Render every line from the one containing "What is the distance measurement" through the last line below as a Markdown table with two columns, Row and Text, numbering the rows and leaving out blank lines.

# # # # #

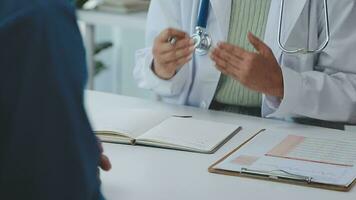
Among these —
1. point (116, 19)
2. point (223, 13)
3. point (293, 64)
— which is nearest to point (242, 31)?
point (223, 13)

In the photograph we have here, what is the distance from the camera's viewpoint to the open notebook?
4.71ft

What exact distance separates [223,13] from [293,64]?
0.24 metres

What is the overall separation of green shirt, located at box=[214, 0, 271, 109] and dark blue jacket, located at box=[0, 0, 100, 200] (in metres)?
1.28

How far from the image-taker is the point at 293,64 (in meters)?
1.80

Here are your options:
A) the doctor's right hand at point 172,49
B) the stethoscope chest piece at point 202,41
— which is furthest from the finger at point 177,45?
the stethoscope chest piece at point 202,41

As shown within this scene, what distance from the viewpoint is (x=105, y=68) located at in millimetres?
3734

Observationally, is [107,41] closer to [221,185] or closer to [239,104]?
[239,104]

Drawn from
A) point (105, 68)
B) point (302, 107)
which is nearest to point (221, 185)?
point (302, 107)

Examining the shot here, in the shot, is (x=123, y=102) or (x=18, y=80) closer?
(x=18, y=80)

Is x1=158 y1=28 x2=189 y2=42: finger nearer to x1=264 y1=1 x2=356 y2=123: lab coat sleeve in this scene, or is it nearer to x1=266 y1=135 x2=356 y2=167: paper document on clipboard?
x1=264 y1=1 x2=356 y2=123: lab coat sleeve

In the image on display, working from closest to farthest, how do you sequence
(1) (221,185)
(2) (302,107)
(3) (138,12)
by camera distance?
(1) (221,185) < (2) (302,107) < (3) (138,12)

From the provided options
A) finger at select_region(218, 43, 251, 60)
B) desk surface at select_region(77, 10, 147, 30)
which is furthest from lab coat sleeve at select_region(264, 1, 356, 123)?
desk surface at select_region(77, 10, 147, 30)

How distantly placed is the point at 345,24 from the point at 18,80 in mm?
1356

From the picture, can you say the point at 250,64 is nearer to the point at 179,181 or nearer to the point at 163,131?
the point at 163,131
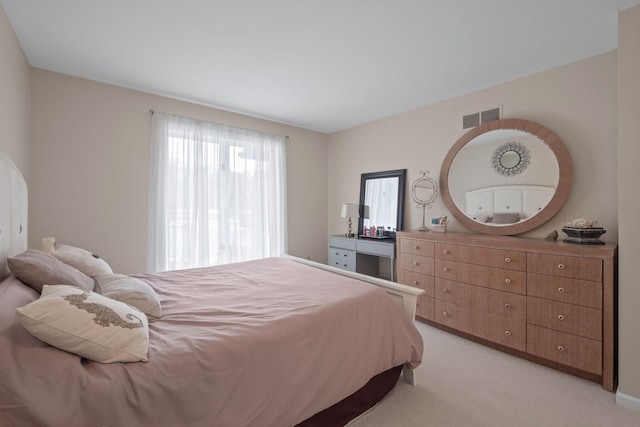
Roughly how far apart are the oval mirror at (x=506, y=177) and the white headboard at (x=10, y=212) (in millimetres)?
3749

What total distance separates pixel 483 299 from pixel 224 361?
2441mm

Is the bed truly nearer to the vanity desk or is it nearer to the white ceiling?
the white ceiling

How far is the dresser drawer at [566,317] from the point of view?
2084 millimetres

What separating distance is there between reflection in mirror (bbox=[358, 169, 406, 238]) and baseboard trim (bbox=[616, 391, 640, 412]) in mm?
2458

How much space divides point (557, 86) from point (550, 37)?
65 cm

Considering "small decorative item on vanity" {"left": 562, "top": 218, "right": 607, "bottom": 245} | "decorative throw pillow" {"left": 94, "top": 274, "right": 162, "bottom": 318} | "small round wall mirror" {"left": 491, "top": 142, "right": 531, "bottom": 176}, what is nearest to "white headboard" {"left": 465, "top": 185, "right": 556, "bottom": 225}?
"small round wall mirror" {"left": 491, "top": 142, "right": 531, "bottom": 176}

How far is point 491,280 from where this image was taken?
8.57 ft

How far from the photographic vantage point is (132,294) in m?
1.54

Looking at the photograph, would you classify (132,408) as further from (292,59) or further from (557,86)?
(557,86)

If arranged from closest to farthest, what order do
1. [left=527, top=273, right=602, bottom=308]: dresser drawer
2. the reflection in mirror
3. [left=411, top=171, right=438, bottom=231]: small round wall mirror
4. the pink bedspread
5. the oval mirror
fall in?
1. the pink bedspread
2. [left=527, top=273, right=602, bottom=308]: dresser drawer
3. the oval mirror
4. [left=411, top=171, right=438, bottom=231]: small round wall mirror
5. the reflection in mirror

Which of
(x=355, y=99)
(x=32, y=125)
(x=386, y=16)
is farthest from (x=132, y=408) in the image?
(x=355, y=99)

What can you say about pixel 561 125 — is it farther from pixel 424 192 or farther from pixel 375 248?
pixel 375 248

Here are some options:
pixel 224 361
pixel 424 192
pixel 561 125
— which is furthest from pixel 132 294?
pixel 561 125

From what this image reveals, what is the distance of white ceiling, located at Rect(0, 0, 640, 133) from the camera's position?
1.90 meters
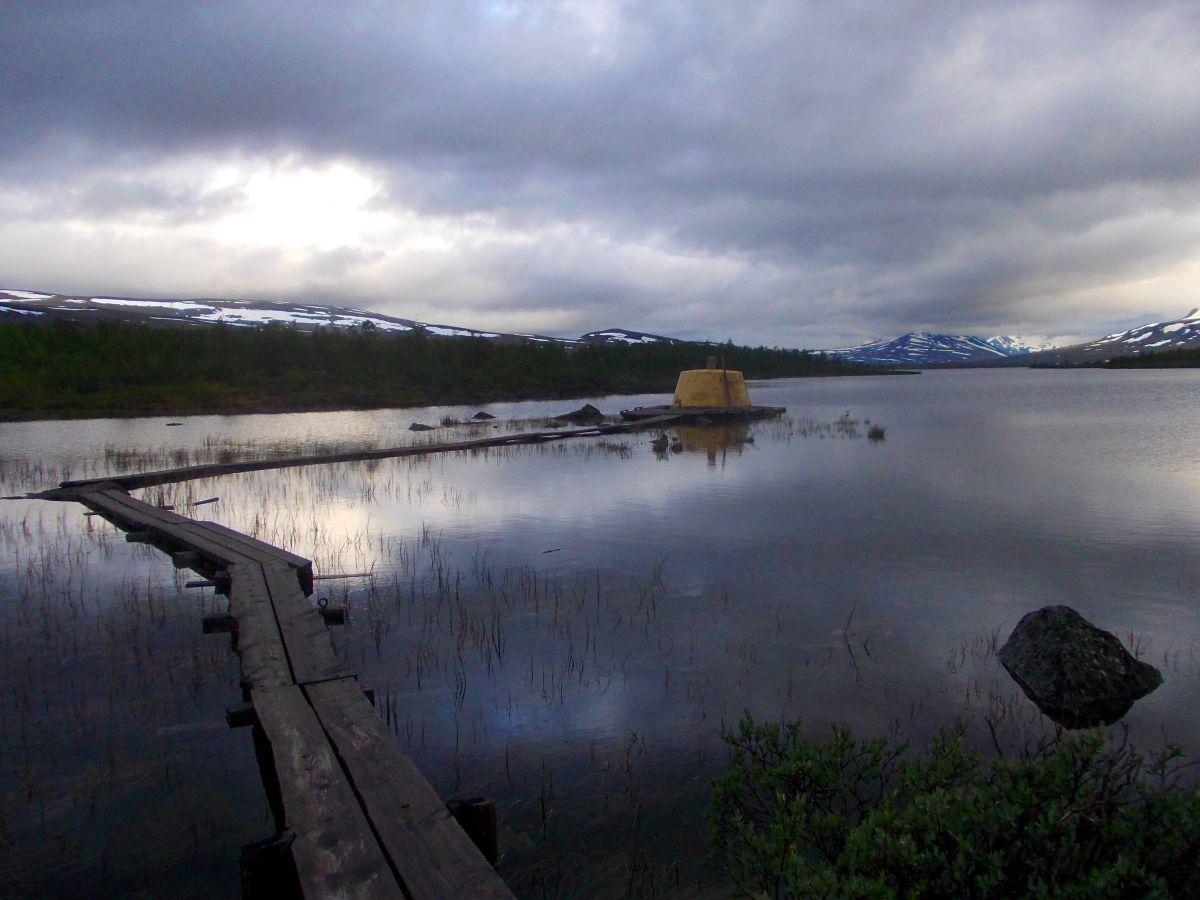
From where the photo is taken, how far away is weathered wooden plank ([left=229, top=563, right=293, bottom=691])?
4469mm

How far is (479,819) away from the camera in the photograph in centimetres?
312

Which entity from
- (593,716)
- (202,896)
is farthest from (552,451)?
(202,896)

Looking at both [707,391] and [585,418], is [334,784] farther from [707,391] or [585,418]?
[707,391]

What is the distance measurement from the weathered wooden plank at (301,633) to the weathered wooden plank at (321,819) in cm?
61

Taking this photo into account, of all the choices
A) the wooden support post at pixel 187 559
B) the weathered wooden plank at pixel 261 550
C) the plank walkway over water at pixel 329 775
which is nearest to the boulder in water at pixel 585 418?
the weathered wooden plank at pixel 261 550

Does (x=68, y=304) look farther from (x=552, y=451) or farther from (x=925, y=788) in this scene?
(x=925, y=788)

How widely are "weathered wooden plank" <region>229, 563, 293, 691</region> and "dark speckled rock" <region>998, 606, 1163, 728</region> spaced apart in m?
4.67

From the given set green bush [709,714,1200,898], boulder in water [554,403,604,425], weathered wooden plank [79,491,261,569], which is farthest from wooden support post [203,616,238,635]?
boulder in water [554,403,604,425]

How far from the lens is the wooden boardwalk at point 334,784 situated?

# # # # #

RESPONSE
| Row | Text |
|---|---|
| 1 | What is the distance measurement from the weathered wooden plank at (301,633) to the weathered wooden plank at (321,819) in cm? |
| 2 | 61 |
| 3 | Taking this photo into account, of all the choices |
| 4 | A) the wooden support post at pixel 187 559 |
| 5 | B) the weathered wooden plank at pixel 261 550 |
| 6 | C) the plank walkway over water at pixel 329 775 |
| 7 | which is nearest to the boulder in water at pixel 585 418? |
| 8 | the weathered wooden plank at pixel 261 550 |
| 9 | Does (x=68, y=304) look farther from (x=552, y=451) or farther from (x=925, y=788) in this scene? |
| 10 | (x=925, y=788) |
| 11 | How widely are "weathered wooden plank" <region>229, 563, 293, 691</region> and "dark speckled rock" <region>998, 606, 1163, 728</region> spaced apart in m? |
| 12 | 4.67 |
| 13 | From the given set green bush [709,714,1200,898], boulder in water [554,403,604,425], weathered wooden plank [79,491,261,569], which is farthest from wooden support post [203,616,238,635]? |
| 14 | boulder in water [554,403,604,425] |
| 15 | How far from the lens is the wooden boardwalk at point 334,784 situated? |